I LOVED Zaftique! About 5 years ago, I bought a gorgeous black and deep purple crushed velvet gown for 25 dollars, that was on clearance from 100 dollars! It was in size 3x and I still have it, waiting to take it in somehow.


----------



## LillyBBBW (Jan 25, 2006)

AnnMarie said:


> I like cotton as much as the next gal, but I rarely find it styled enough to fit well, or hold it's shape. It's just a fact, Jack, so I think that's where a lot of the synthetics end up topping the charts.



I'm with you on that. If I find something in cotton that fits well it's only good for one wearing. After that it never looks the same again.

I'm a slob. I bump into things, spill stuff on myself, get caught on door jams, I sit in gum. I can't spend a lot of money for clothes or deal with anything that requires a lot of extra maintenance. If it can't be thrown in the wash with all the other stuff I can't use it. I have fancy stuff to sing in that I take excellent care of but the rest of my gear is all dispensable synthetic. If I really like it I'll buy two and when one gets damaged it's thrown in the garbage. And I refuse to spend over a certain amount of money for something made out of polyester. That's just not in me.


----------



## rainyday (Jan 26, 2006)

I detest synthetic. I feel like I'm walking around in Saran Wrap or some evil weight-loss-by-sweat torture device. Sadly Making It Big just started doing part of their clothes in polyester--think it was last season. I was aghast and wonder if they've been bought out. 

Plus Woman sometimes has some very nice rayon fabrics, but for some reason they show most of their clothes in dowdiest fabrics in their selections. I've gotten pieces from them that I love, but it takes a lot of squinting at those little fabric squares and trying to imagine what it's going to look like.

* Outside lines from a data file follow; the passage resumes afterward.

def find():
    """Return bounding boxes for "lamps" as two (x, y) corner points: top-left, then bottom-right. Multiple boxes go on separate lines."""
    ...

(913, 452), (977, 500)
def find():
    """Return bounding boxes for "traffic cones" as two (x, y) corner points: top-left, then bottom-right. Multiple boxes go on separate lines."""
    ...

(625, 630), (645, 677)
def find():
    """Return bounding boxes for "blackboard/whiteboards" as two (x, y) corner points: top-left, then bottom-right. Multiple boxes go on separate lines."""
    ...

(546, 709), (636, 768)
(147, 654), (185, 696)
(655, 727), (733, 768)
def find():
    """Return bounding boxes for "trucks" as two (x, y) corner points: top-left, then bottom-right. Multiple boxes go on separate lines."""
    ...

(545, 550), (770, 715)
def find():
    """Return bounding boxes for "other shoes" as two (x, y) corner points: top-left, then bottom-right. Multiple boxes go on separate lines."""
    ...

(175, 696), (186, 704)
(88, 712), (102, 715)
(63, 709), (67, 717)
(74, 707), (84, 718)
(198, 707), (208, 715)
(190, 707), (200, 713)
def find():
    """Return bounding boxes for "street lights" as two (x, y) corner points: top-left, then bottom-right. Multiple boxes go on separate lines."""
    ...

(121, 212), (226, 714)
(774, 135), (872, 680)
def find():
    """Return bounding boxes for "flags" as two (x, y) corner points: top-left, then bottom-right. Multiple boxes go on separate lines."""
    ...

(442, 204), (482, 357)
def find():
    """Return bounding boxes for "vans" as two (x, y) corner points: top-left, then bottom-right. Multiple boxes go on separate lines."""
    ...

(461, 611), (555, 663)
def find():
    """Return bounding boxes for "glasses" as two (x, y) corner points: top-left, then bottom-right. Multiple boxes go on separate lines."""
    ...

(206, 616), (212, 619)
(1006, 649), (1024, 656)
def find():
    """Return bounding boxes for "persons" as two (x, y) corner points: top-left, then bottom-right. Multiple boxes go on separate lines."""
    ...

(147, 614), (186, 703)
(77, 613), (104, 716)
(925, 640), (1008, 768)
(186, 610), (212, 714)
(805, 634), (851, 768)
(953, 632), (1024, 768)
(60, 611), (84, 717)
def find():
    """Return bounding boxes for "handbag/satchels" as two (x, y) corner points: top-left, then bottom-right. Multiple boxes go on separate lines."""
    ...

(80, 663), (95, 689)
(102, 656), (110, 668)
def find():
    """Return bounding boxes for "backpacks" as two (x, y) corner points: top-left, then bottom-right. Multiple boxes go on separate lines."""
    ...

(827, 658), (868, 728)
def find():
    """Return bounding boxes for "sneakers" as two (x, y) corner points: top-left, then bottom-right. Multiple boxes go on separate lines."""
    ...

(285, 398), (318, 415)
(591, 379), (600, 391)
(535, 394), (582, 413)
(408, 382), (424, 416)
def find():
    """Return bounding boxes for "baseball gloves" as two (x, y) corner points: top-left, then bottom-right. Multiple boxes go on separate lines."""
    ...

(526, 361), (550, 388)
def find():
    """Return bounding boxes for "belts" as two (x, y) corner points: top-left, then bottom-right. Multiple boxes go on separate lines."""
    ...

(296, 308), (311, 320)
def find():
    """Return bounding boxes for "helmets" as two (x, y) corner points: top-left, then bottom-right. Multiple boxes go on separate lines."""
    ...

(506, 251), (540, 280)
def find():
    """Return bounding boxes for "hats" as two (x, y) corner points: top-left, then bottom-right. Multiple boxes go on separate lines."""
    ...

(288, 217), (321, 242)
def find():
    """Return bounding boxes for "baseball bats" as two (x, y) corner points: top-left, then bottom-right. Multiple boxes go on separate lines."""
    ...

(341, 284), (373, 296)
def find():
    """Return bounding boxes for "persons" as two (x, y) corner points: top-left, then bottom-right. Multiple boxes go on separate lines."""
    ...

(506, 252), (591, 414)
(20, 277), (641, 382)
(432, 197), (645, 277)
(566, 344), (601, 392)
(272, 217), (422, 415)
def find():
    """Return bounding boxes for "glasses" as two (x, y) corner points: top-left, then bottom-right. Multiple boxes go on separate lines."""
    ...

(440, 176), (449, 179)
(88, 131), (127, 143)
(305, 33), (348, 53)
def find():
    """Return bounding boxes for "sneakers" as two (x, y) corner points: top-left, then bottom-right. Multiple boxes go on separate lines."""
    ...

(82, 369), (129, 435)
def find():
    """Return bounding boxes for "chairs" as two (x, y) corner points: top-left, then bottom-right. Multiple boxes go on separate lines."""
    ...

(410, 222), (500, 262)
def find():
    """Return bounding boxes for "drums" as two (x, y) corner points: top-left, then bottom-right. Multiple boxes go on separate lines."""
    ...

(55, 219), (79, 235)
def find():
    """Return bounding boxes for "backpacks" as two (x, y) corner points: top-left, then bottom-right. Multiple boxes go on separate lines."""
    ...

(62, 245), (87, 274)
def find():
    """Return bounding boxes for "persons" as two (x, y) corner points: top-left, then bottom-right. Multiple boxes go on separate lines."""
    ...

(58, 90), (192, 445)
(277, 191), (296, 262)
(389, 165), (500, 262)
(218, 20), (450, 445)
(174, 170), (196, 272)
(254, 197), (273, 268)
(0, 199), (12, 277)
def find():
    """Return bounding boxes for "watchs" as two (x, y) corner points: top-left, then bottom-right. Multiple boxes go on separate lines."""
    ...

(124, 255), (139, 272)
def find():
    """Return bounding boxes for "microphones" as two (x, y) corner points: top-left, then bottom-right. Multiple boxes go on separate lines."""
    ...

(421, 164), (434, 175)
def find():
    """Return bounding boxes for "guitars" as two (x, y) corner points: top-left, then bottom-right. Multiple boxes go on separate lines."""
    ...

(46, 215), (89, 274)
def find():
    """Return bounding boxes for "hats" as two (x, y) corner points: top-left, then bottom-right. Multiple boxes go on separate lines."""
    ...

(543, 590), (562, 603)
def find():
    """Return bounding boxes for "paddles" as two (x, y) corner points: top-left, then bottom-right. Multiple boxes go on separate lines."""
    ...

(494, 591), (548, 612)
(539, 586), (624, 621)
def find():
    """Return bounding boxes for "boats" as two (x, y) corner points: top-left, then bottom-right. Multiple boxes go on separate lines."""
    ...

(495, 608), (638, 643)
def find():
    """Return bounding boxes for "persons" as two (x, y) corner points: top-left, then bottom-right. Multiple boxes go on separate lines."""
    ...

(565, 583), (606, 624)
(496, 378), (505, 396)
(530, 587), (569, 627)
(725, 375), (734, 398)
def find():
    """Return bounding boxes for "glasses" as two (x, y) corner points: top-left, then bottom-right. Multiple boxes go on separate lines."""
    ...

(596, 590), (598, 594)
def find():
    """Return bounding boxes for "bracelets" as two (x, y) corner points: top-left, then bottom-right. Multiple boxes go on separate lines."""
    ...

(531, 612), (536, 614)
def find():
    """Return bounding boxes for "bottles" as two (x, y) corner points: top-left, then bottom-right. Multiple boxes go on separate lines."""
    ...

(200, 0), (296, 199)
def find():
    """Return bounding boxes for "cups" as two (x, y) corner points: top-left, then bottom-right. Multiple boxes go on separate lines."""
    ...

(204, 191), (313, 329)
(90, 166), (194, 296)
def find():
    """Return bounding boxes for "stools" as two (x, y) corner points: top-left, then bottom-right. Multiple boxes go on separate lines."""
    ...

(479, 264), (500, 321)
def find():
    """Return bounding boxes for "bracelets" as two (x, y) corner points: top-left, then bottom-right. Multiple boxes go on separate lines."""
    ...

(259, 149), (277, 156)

Some of my favorite pieces--a black velvet button-up-the-back jacket and a beautiful filmy see-through pink shirt--have come from Love Your Peaches. The pink shirt is synthetic, but it's so pretty and feminine it's one time I haven't cared.


----------



## ripley (Jan 26, 2006)

MissToodles said:


> Tencel isn't a natural fabric but I can breathe in it.




I'm not sure, but isn't Tencel made from a wood fiber (therefore natural)?


----------